Он понимал, что это жестоко, но это должно было вывести ее из гипнотического транса, в котором она находилась.
Набрав воздуха в легкие, она закричала:
– О Боже! Что с ним?
– Ему стало лучше, когда он узнал, что ты жива. Прижав ладонь к губам, Керри вздохнула.
– Ты, наверное, думаешь, что я чудовище, эгоистка.
– Я думаю, что ты очень устала. Я виноват. Я обвинил всех, кто пытался нами манипулировать, а сам непростительно манипулировал тобой, моя дорогая жена. – Он взял ее руку и поцеловал. – Если ты хочешь уехать, я не буду тебе мешать, но я настаиваю, чтобы ты меня сначала выслушала. К сожалению, придется подождать, пока мы не останемся одни, в постели. У нас на борту гости, и через полчаса будет ужин.
– Гости? – Она замотала головой. – Я не могу сейчас общаться с гостями. Даже с дельфинами.
Он улыбнулся: разве мог он сердиться на нее?
– Пойдем. Я уверен, что ради этих гостей ты сможешь сделать над собой усилие. – Он приподнял прядь ее волос. – Но сначала тебе нужно принять душ. Мои гости могут обидеться, если увидят тебя в таком состоянии.
Она посмотрела на него. Если она улетит завтра утром, то никогда не увидит его снова. Никогда не сможет потрогать его, нежно поцеловать в бровь во время сна. Или, подкравшись, нежно прикоснуться, когда он бреется, и увидеть его строгий взгляд в зеркале: он всегда относился к бритью серьезно.
Ей хотелось побыть с ним еще один раз.

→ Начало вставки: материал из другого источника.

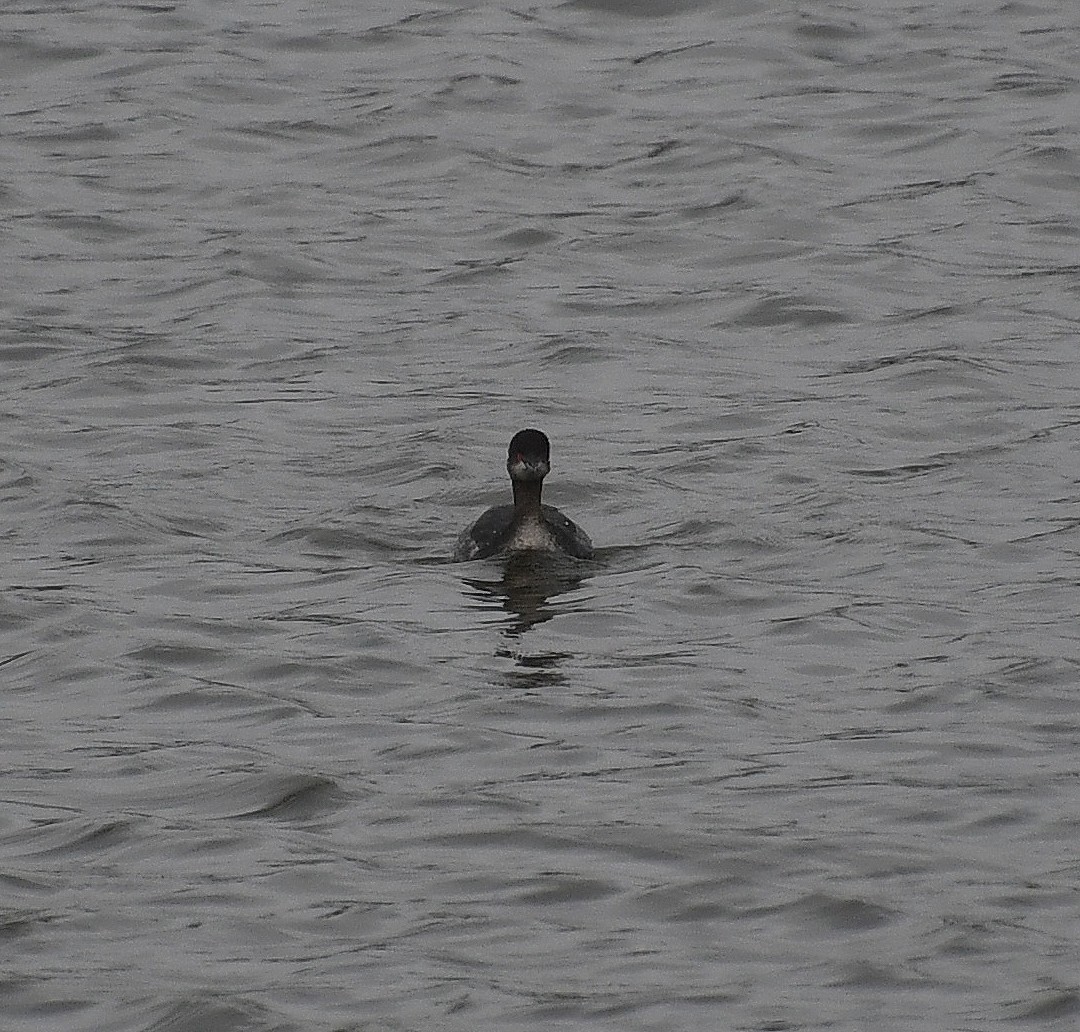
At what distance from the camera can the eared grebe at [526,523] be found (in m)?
13.9

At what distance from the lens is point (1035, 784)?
1011cm

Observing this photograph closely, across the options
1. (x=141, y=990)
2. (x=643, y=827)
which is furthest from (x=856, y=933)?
(x=141, y=990)

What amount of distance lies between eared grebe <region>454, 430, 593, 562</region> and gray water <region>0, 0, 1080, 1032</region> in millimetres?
177

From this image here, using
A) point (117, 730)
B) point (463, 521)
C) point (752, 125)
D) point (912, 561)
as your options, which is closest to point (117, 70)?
point (752, 125)

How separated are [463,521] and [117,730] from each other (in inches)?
181

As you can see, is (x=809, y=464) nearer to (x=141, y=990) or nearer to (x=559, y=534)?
(x=559, y=534)

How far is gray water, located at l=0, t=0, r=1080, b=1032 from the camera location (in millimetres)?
8812

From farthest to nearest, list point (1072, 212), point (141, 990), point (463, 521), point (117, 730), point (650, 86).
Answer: point (650, 86) → point (1072, 212) → point (463, 521) → point (117, 730) → point (141, 990)

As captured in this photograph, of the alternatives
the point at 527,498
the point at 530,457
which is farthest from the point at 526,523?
the point at 530,457

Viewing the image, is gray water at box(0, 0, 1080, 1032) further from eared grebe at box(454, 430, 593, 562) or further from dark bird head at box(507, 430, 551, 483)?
dark bird head at box(507, 430, 551, 483)

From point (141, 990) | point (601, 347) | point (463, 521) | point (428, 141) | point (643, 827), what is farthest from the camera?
point (428, 141)

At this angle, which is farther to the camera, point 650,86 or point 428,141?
point 650,86

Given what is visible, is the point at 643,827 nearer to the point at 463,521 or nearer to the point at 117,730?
the point at 117,730

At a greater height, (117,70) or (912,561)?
(117,70)
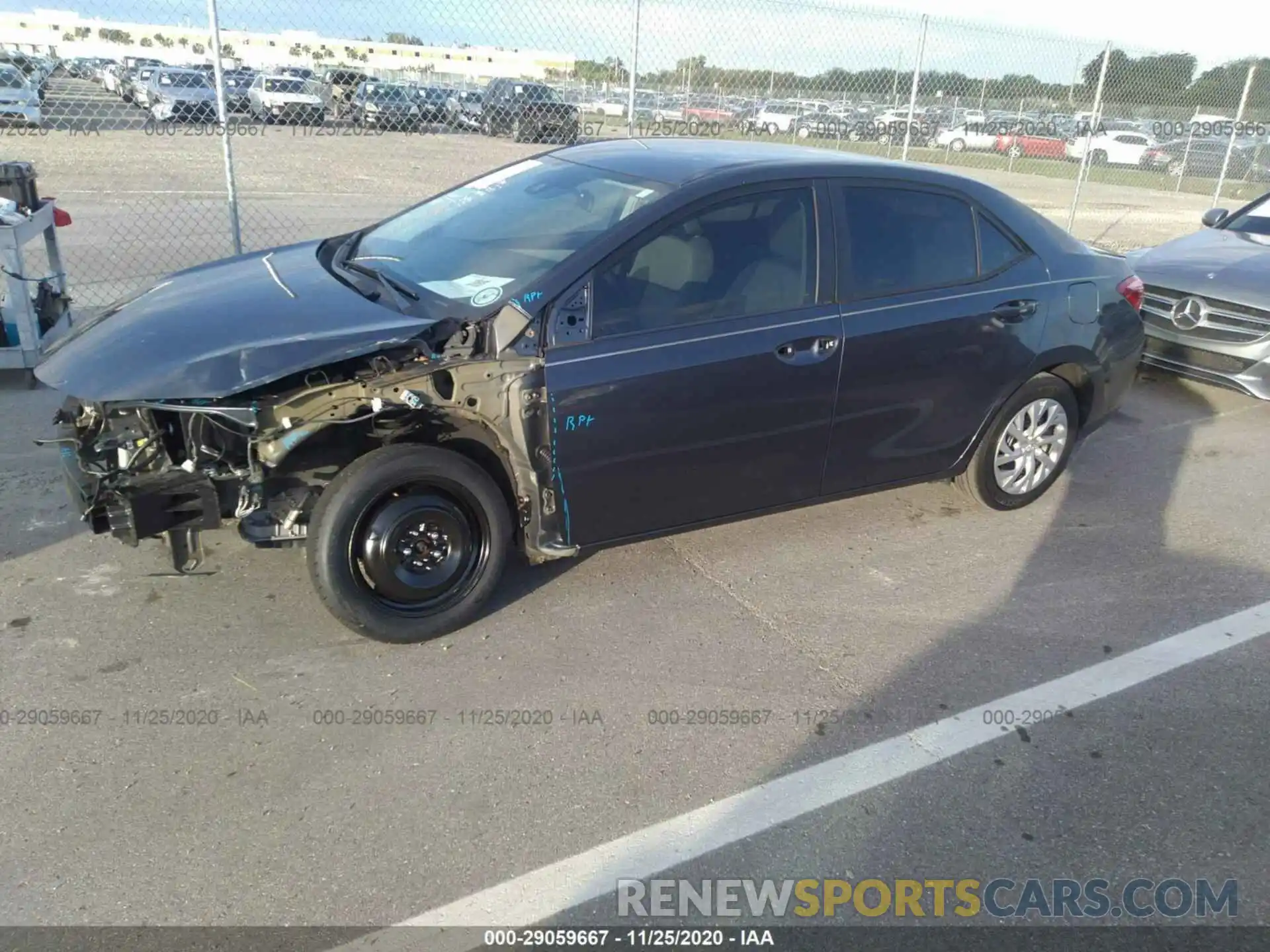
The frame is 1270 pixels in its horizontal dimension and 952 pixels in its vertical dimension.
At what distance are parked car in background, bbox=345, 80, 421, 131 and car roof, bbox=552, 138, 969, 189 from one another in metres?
15.1

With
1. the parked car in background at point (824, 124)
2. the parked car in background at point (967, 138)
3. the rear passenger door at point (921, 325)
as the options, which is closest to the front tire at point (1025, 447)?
the rear passenger door at point (921, 325)

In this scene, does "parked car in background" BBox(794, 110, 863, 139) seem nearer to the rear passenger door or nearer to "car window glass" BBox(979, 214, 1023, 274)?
"car window glass" BBox(979, 214, 1023, 274)

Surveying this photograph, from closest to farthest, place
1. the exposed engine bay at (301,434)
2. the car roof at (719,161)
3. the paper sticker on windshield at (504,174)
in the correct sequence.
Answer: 1. the exposed engine bay at (301,434)
2. the car roof at (719,161)
3. the paper sticker on windshield at (504,174)

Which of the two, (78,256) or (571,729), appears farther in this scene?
(78,256)

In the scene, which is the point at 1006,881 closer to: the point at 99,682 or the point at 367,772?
the point at 367,772

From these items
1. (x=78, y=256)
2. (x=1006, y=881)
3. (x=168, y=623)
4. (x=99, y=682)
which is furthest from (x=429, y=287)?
(x=78, y=256)

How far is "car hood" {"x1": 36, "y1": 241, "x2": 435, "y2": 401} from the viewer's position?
10.7ft

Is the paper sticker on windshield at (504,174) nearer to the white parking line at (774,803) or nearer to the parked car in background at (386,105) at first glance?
the white parking line at (774,803)

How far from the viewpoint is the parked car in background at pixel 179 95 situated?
18906mm

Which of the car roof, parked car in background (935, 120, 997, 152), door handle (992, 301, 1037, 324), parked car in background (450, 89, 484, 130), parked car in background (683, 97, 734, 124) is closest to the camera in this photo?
the car roof

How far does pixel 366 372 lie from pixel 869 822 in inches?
88.2

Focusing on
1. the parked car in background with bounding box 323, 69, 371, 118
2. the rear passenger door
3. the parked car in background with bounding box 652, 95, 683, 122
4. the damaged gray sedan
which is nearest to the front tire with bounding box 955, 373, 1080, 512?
the rear passenger door

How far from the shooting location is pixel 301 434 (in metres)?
3.37

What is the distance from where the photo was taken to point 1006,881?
269 centimetres
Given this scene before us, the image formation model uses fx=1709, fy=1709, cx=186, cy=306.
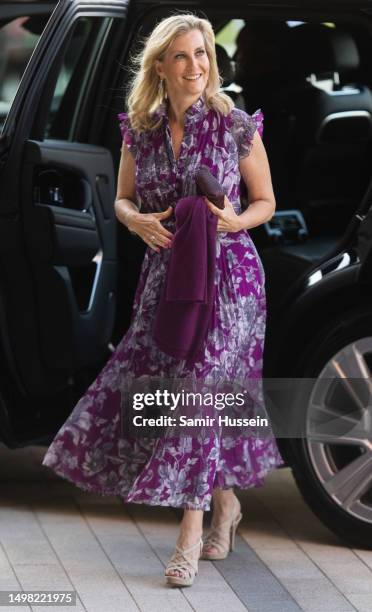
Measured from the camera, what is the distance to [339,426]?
550cm

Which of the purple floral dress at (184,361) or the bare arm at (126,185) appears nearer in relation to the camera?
the purple floral dress at (184,361)

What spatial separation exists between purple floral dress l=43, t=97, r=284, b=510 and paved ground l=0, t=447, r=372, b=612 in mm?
250

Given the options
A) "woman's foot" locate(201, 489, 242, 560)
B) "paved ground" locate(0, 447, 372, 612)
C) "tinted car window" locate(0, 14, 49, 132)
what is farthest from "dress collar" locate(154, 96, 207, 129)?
"paved ground" locate(0, 447, 372, 612)

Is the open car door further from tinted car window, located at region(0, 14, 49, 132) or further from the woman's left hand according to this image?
the woman's left hand

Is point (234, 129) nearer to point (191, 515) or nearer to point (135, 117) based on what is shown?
point (135, 117)

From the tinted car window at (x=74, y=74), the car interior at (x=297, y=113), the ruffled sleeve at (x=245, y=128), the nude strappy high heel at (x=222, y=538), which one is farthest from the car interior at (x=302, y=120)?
the nude strappy high heel at (x=222, y=538)

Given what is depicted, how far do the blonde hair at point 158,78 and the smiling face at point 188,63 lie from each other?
19mm

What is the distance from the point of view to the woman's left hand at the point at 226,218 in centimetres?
506

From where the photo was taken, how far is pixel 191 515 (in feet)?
17.1

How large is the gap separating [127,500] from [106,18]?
1677 mm

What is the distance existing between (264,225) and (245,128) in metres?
0.56

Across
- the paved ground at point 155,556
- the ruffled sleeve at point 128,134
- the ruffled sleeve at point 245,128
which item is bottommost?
the paved ground at point 155,556

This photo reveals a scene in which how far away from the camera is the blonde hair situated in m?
5.12

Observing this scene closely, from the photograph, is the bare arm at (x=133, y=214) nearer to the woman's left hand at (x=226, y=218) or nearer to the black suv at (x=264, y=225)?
the woman's left hand at (x=226, y=218)
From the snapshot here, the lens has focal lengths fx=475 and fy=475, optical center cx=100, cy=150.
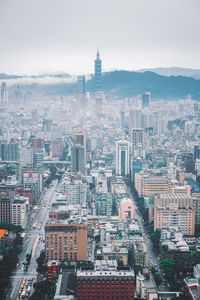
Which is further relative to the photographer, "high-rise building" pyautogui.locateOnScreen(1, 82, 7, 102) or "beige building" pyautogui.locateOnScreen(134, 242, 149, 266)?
"high-rise building" pyautogui.locateOnScreen(1, 82, 7, 102)

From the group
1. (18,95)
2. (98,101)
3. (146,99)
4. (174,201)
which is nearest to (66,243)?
(174,201)

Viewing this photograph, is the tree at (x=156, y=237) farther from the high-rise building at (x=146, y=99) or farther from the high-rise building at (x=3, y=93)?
the high-rise building at (x=146, y=99)

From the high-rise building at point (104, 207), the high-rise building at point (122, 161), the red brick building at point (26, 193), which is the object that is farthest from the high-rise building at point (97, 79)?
the high-rise building at point (104, 207)

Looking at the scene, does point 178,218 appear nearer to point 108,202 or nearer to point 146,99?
point 108,202

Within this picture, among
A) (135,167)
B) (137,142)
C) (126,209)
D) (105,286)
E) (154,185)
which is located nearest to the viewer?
(105,286)

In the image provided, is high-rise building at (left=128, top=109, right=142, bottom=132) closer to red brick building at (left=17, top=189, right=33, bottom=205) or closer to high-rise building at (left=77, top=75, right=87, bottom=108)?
high-rise building at (left=77, top=75, right=87, bottom=108)

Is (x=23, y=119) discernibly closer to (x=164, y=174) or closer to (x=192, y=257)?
(x=164, y=174)

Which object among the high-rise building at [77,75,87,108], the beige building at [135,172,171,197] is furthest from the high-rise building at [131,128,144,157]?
the high-rise building at [77,75,87,108]
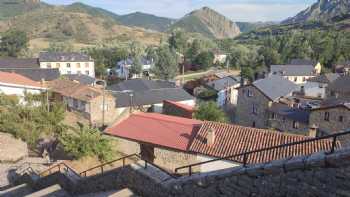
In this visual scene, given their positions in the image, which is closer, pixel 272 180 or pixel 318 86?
pixel 272 180

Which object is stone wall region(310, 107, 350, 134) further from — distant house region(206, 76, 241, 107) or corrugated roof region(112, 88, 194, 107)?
distant house region(206, 76, 241, 107)

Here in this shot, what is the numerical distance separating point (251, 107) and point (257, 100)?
1.13 metres

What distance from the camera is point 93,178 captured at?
10.8m

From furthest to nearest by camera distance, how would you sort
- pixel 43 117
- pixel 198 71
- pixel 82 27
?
pixel 82 27 → pixel 198 71 → pixel 43 117

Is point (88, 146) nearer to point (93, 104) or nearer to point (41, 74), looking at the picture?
point (93, 104)

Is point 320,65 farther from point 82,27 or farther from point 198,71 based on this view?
point 82,27

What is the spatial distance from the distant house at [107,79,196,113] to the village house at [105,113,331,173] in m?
14.4

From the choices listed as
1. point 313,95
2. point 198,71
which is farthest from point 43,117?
point 198,71

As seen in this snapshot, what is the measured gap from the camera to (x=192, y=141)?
1631 centimetres

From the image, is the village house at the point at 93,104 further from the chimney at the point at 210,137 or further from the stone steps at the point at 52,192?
the stone steps at the point at 52,192

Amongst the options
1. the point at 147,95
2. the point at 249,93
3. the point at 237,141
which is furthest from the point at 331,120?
the point at 147,95

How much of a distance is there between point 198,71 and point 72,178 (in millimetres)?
66262

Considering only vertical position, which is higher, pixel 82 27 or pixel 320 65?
pixel 82 27

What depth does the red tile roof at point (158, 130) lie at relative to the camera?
16.7 m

Еще один раз почувствовать себя в его надежных руках.
– Я чувствую себя слишком слабой. Ты должен мне помочь, – прошептала она, едва дыша.
Он кивнул, едва заметно нахмурившись.
Включив душ, он посадил ее на кровать и молча помог ей раздеться до нижнего белья. Он никогда не видел ее в таком состоянии, такой тихой и пассивной.
– Ты справишься с остальным? Она покачала головой.
– Пожалуйста, Алексис, помоги мне.
Он осторожно расстегнул ей лифчик и снял бретельки с плеч. Избегая интимных прикосновений, аккуратно положил ее на кровать. Было так легко взять ее в этом положении, но он не хотел этого делать, пока они обо всем не поговорят. Когда он снимал с нее трусики, она умоляла его взглядом коснуться ее.
Отступив назад, он велел ей сесть, обмотал вокруг нее полотенце и помог дойти до душа.
– Тебя больше не тянет ко мне, да?
Алексис наклонил голову, поставленный в тупик этим вопросом. Как еще он мог выразить свою любовь? Он искал ее дни и ночи, но он не мог заниматься с ней любовью, пока все окончательно не будет выяснено. Разве его гнев, когда он нашел ее, не был подтверждением его чувств?